→ **PROBLEMS TO SOLVE**
1. Copy the stretch of the excerpt on the Rubicon acquisition from "Furthermore the Board" through "including the Russian Federation." word for word.
2. List every country, union of states or other territory that the excerpt on the Rubicon acquisition names.
3. Write the next part of the excerpt on the Rubicon acquisition, starting after its final sentence.

→ **EXCERPT**
"""

Furthermore the Board believes that Barr's long experience of managing and growing branded soft drinks in both the carbonates and still juice drinks segments of the soft drinks market will enable Barr to further enhance the growth potential of the Rubicon brand in the future. The Acquisition is also expected to deliver long term value to shareholders through the opportunity for enhanced sales of the Rubicon brand through a combination of improved distribution and geographical expansion of Rubicon's products through access to Barr's broader route to market and distribution capability in the UK


The Acquisition excludes the brand rights outside of the European Union other than certain neighbouring states including the Russian Federation.

"""

→ **MATERIAL PROVIDED**
"""

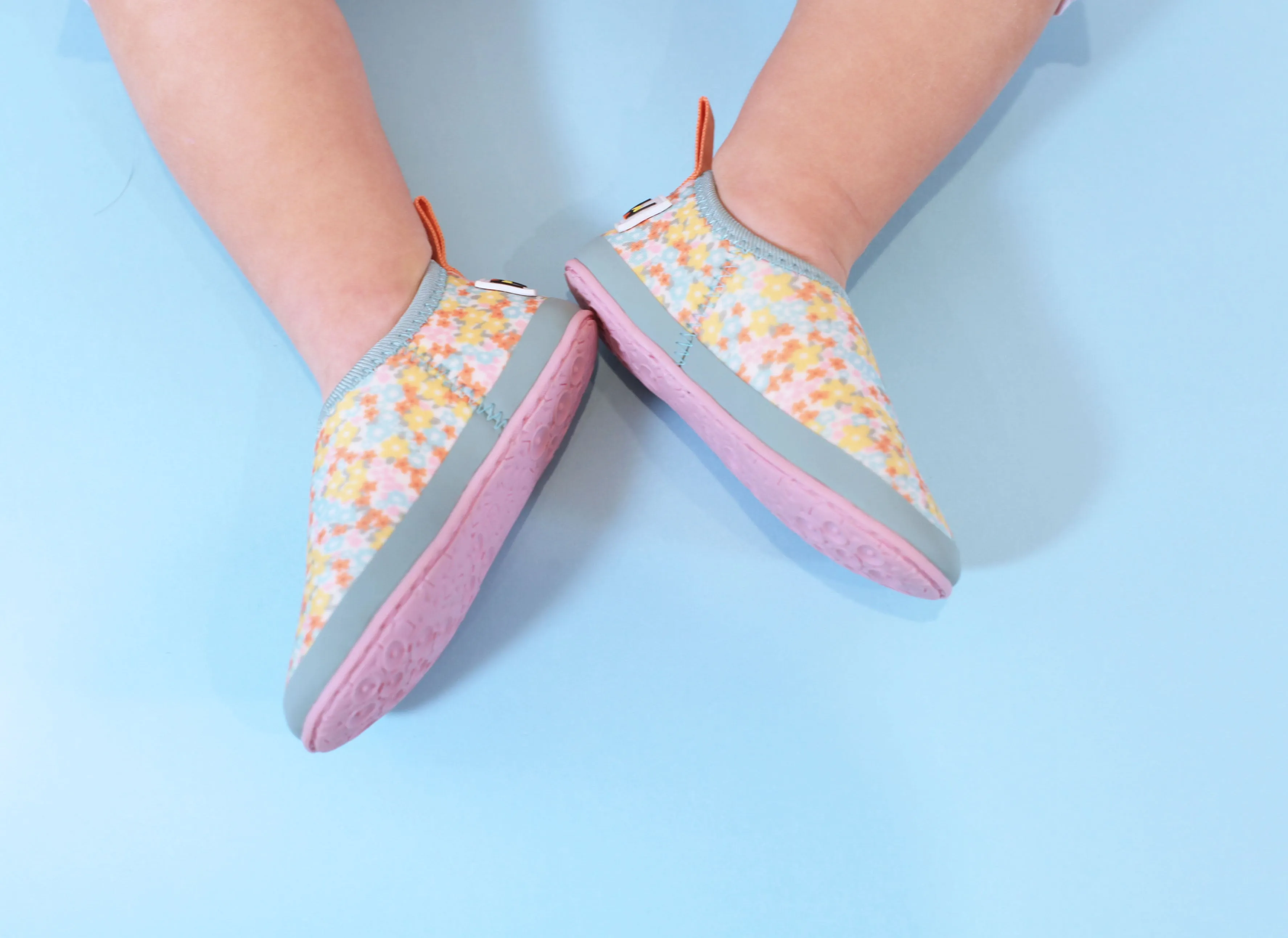 Flex Water Play Shoe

"""

→ **EXPECTED RESULTS**
1.
Furthermore the Board believes that Barr's long experience of managing and growing branded soft drinks in both the carbonates and still juice drinks segments of the soft drinks market will enable Barr to further enhance the growth potential of the Rubicon brand in the future. The Acquisition is also expected to deliver long term value to shareholders through the opportunity for enhanced sales of the Rubicon brand through a combination of improved distribution and geographical expansion of Rubicon's products through access to Barr's broader route to market and distribution capability in the UK


The Acquisition excludes the brand rights outside of the European Union other than certain neighbouring states including the Russian Federation.

2.
the UK
the European Union
the Russian Federation

3.
Further information on Rubicon

The Rubicon business was established in 1981 by Naresh Nagrecha and Vishram Vekaria. Rubicon is a UK based manufacturer and distributor of branded exotic still and carbonated juice drinks employing approximately 97 people. With offices in Wembley, North Londonand a dedicated manufacturing facility at Tredegar, Gwent, the business also supplements its own manufacturing capability through co-manufacturing agreements. Rubicon's carbonated drinks have been manufactured by Barr under a co-manufacturing arrangement over the last 20 years. As such, Rubicon and Barr have developed a close relationship over this period, during which time Barr has gained a good working knowledge of the Rubicon brand and Rubicon's wider business.


Barr has, simultaneous to the Acquisition, also agreed to acquire the freehold of the current production facility used by Rubicon at Tredegar for a consideration of approximately £1.25 million.


Rubicon's products are primarily sold in the UK. Rubicon's predominant route to market is via the wholesale cash and carry channel serving the impulse and convenience store market in LondonIn recent years, good progress has also been made by Rubicon in selling its products through larger multiple retailers on a national basis, with this sector representing approximately 19 per cent. of sales in the year ended 31 December 2007.  


The still and juice drinks category accounted for retail sales in the UK of £1.67 billion in 2007 and has shown strong growth rates in recent years, having grown in retail value terms by approximately 37.4 per cent. between 2003 and 20072.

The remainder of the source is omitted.